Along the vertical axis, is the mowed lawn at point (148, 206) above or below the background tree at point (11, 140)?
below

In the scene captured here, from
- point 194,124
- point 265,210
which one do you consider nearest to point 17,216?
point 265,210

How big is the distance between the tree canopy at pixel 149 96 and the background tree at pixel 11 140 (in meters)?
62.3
...
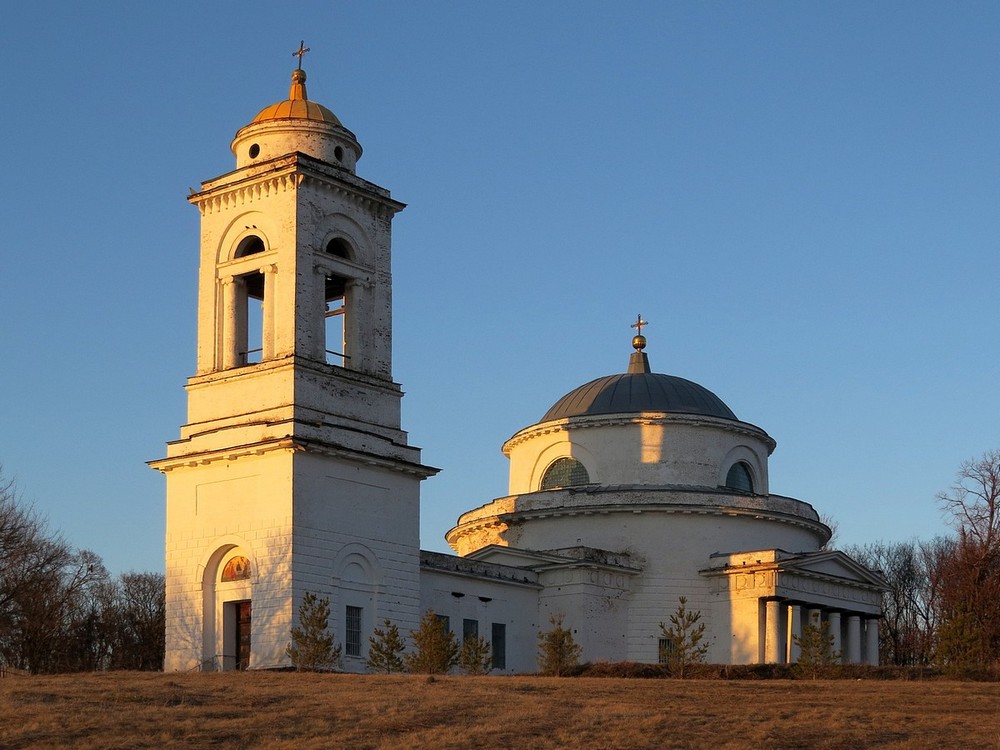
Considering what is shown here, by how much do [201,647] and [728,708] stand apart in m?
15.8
* * *
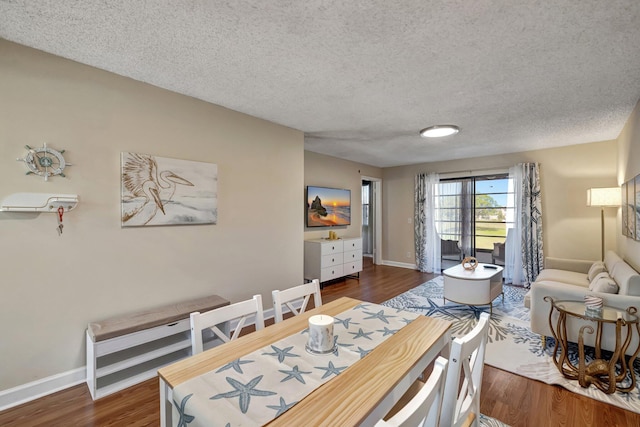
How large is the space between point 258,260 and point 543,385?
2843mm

→ **Task description**:
Tally the lines in the records above that contain the string "tree", with case counting. Reply with the number alone.

→ **The response**:
2